While publishers remain focused on subscriptions as a core growth area, there’s also a strong desire to find the right balance between prioritising ads and subscriptions, to maximise overall revenues.
The next step in this transformation will be better measurement and understanding of the ad revenue driven by audiences, so publishers can more easily target the right users and content with the most appropriate monetisation strategy.
Why do you think the content has seen a consumer value surge?
Convincing readers to pay for content can be insurmountable when starting out with subscriptions. But it’s not that they don’t recognise the value. Publishers need to understand why consumers value their products and what matters most to them. Then, they can define an offering around those insights.
As a general rule, subscriptions tend to surge around major news events where consumers seek information, like during the pandemic, or a consequential political election cycle.
The important piece for publishers is continuing to engage with those new subscribers, effectively showcasing the benefits of their subscription, and creating a habit that will keep them around and paying after that event is no longer relevant.
What do you think is the future of news consumption?
What’s abundantly clear to us is that the days of being loyal to a single news brand are long gone. Instead of a daily paper delivered to their doorstep every day, consumers get their news from multiple sources, most often in the palm of their hand on a mobile device.
The publishers that recognise this fundamental shift will be able to refine their customer experience for desktop and mobile users, and ultimately cultivate the brand equity that leads to loyalty.
Subscribers aren’t necessarily going to stick around forever, but it’s human nature that people appreciate when you make their lives easier, even in small ways. Publishers who continue engaging their subscribers and improving their experience over time will most likely retain their business.

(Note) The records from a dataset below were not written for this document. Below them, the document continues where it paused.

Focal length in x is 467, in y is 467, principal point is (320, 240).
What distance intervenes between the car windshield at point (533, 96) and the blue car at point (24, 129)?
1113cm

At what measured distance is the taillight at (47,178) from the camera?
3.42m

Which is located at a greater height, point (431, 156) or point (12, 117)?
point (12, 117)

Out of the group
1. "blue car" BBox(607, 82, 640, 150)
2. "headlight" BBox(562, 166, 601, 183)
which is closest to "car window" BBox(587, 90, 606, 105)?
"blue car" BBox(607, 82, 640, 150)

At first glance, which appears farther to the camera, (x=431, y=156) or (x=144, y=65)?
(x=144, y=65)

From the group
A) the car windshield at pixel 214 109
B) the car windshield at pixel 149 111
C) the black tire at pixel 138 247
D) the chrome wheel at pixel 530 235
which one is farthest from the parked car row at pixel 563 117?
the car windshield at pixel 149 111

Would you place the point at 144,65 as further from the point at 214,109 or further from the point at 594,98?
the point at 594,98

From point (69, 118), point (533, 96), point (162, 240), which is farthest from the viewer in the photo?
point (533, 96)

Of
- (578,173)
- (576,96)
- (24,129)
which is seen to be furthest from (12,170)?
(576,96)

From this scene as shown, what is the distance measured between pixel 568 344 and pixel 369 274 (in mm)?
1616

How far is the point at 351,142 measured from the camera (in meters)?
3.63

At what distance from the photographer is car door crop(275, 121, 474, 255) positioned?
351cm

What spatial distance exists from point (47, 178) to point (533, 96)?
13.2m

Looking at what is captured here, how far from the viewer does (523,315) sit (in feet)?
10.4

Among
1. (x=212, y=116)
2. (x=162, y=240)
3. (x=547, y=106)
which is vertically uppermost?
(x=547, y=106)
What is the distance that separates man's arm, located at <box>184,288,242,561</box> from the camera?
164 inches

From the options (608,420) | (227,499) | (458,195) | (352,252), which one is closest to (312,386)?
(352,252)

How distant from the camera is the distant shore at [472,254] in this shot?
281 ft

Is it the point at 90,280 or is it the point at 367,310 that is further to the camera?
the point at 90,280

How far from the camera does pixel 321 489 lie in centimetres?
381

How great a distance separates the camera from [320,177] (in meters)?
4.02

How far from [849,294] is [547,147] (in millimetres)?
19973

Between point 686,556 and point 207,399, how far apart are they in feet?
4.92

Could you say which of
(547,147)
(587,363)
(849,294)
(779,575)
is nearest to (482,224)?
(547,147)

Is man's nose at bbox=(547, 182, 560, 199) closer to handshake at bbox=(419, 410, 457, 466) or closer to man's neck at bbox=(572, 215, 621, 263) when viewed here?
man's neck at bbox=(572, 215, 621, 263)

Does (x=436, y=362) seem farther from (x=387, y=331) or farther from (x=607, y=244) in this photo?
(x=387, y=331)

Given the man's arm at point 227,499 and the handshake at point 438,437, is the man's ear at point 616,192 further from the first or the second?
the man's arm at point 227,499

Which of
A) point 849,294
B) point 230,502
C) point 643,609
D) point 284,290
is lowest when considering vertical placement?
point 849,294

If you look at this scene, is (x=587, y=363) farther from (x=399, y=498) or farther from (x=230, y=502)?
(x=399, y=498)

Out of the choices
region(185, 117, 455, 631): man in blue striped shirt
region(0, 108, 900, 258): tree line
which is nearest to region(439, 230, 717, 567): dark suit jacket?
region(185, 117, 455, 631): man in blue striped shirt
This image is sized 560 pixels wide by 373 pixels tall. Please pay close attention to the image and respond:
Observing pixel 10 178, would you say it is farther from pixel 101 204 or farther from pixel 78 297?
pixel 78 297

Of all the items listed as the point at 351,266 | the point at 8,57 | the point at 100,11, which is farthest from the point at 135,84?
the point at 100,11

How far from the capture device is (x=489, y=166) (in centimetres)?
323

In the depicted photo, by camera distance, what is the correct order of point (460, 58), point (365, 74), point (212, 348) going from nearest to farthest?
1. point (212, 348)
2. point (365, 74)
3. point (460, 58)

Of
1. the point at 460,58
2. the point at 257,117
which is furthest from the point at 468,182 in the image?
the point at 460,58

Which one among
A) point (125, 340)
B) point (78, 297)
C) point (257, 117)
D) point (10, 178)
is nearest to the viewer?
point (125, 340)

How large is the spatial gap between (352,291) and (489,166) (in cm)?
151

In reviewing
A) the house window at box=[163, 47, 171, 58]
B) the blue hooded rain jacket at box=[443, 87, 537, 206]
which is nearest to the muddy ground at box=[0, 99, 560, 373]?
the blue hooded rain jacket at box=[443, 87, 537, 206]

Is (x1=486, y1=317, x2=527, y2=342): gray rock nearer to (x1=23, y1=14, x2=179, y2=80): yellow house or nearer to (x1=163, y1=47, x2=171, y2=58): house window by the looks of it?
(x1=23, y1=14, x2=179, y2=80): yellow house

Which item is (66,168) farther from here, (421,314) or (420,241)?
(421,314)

What trends do you see in the news that are surprising?
Something that always surprises publishers is the number of subscribers who continue to pay, yet haven’t visited the site in more than 30 days, which we call “sleepers.”
Sleepers comprise over 40 per cent of subscribers for the average subscription website.
The challenge for publishers is dealing with these users, but I think equating loyalty with the volume of consumption—assuming sleepers are disloyal—is probably the wrong way to think about it.
Although they’re not coming in every day to reach, they value the product, the brand, enough to pay for it. It’s a really interesting question, whether publishers should try to “wake up” these users with targeted engagement tactics, or continue to let them follow the same low consumption patterns.
What type of content resonates the most with audiences?
No one section or type of content will be a one-size-fits-all solution for every publication to engage its audiences.
We see that when publishers can auto-optimise their content recommendations to site visitors based on what they know about that user, they get 45 times better click-through rates.
At the end of the day, publishers need to work on truly understanding their specific audience and what they are interested in.
That granular level of analytics and insights will allow them to make smart decisions and create more of the content that drives outcomes—whether that’s simply engagement, a free registration, or ultimately the user converting to be a paid subscriber.